Start of Raw data
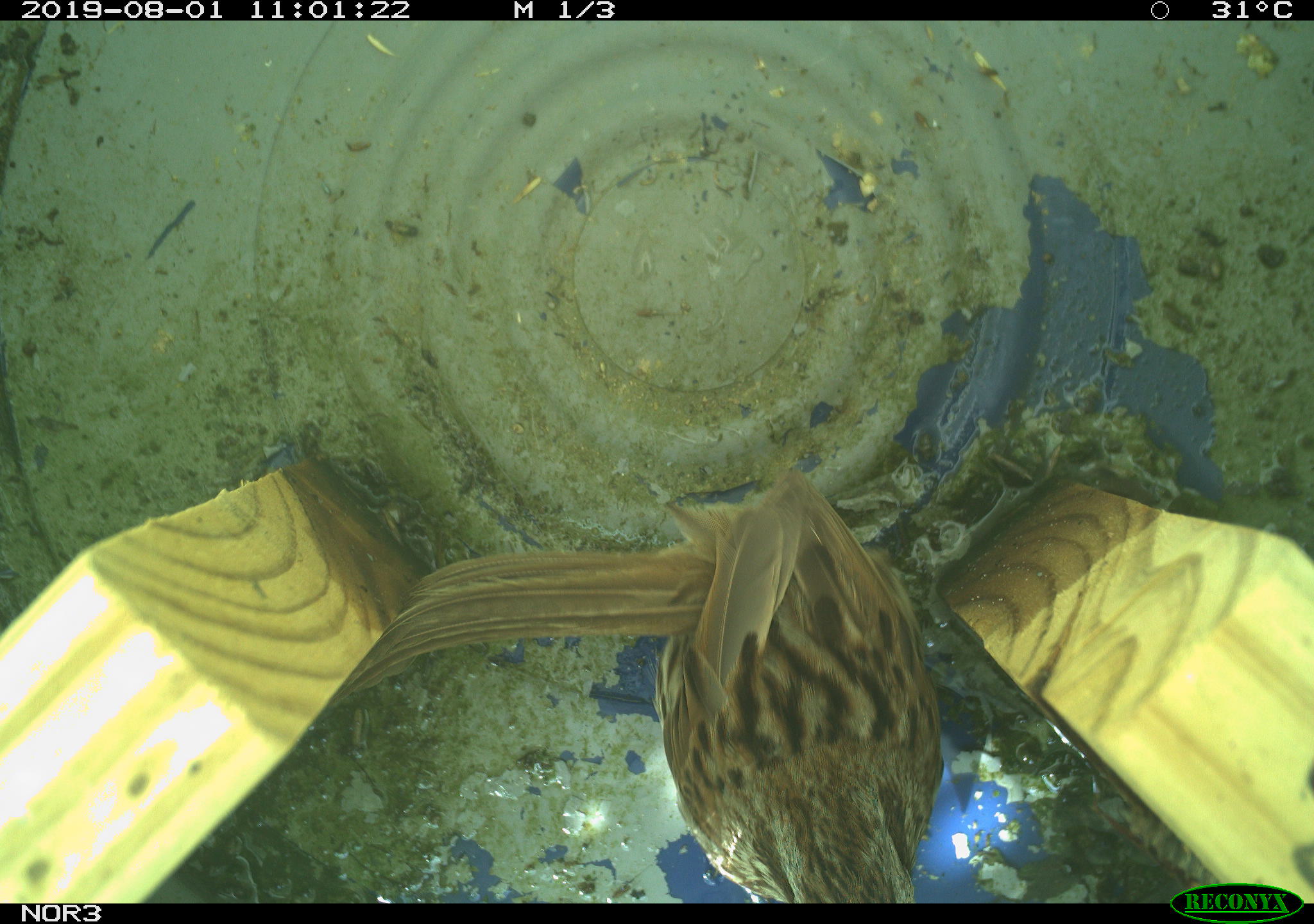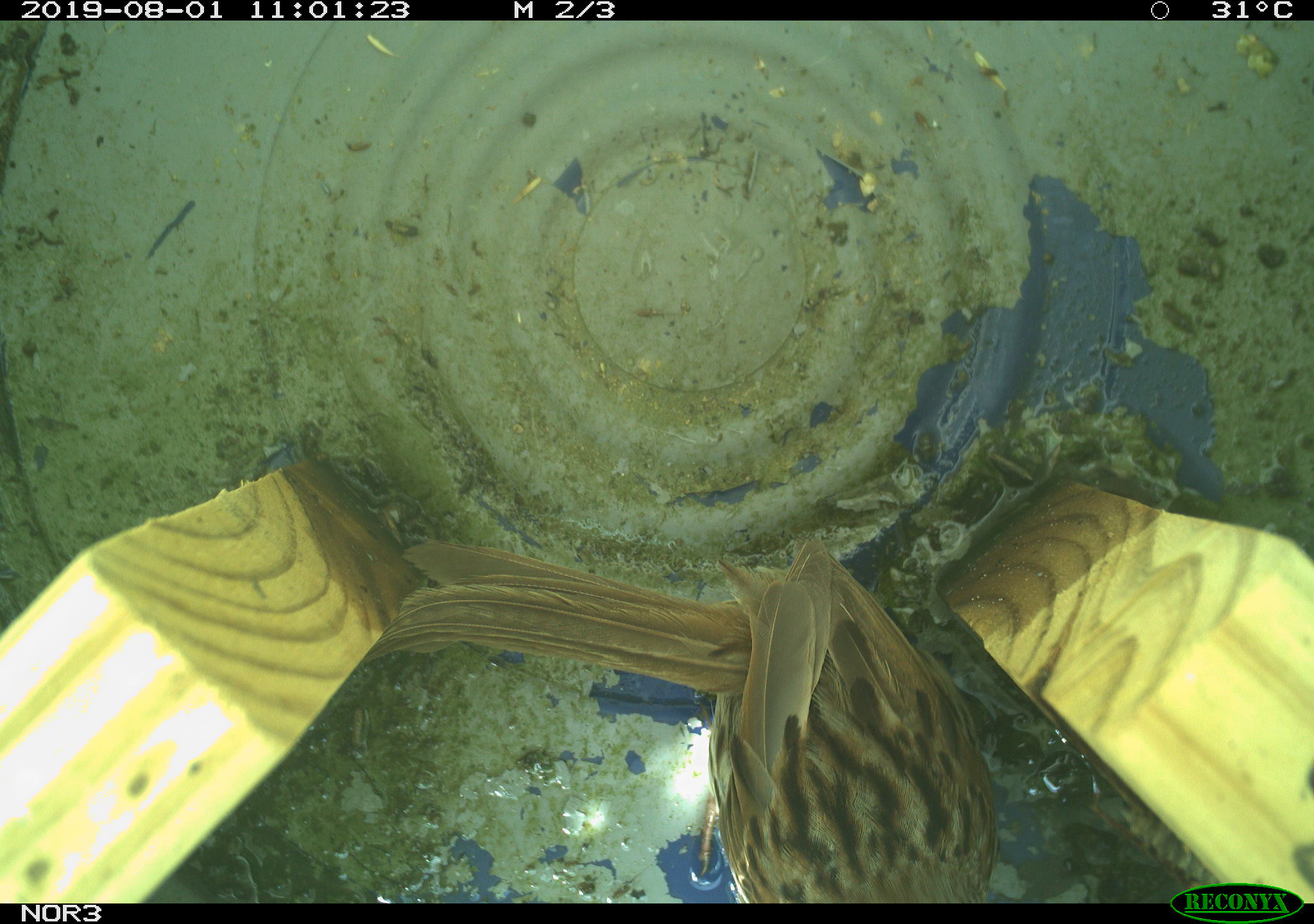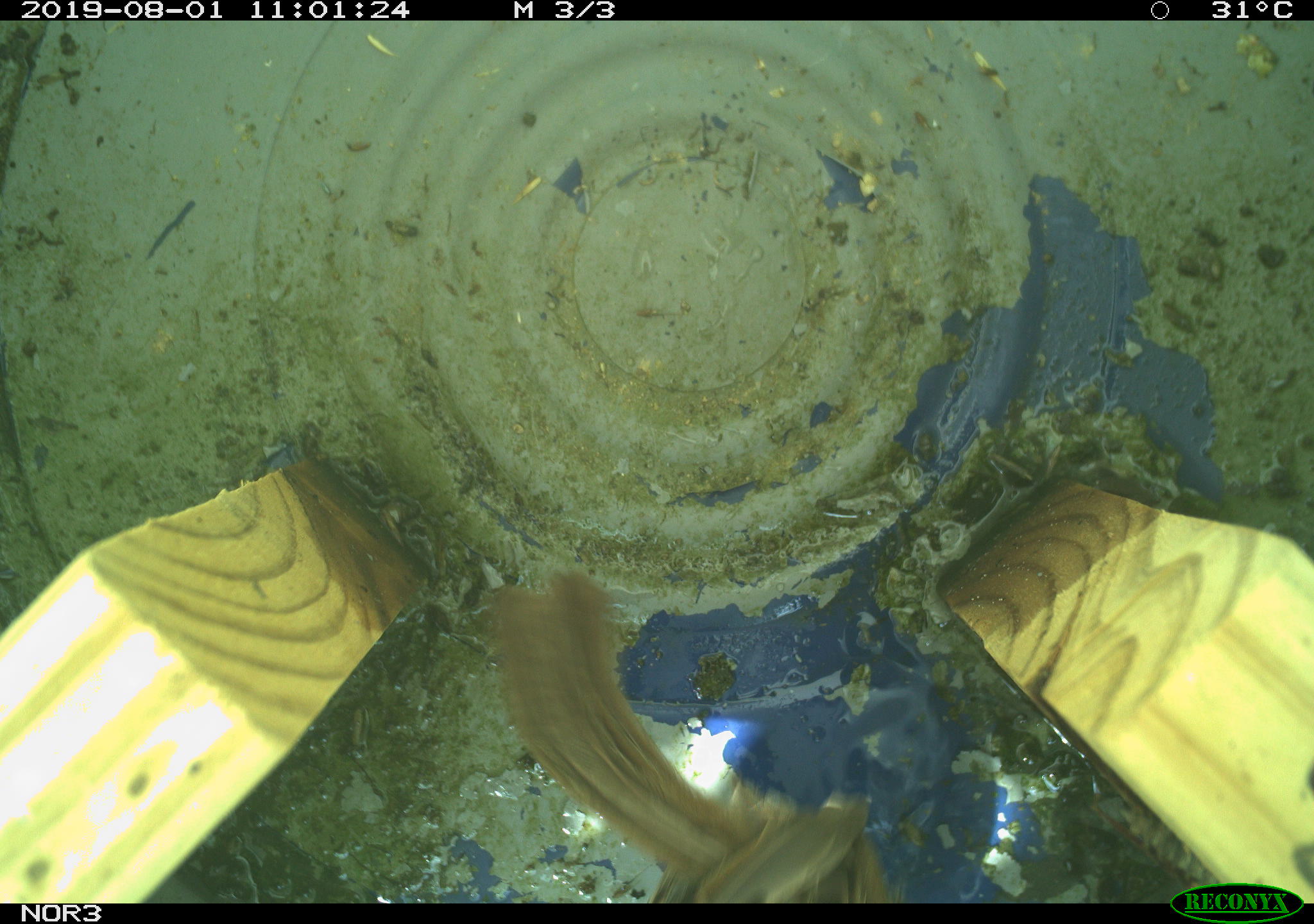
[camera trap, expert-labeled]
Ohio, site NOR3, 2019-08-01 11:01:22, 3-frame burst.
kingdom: Animalia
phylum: Chordata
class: Aves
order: Passeriformes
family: Passerellidae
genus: Melospiza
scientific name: Melospiza melodia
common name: song sparrow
End of Raw data
**Required action:** After dropping every picture, transcribe each entry exactly.

**Finished exercise:**
[camera trap, expert-labeled]
Ohio, site NOR3, 2019-08-01 11:01:22, 3-frame burst.
kingdom: Animalia
phylum: Chordata
class: Aves
order: Passeriformes
family: Passerellidae
genus: Melospiza
scientific name: Melospiza melodia
common name: song sparrow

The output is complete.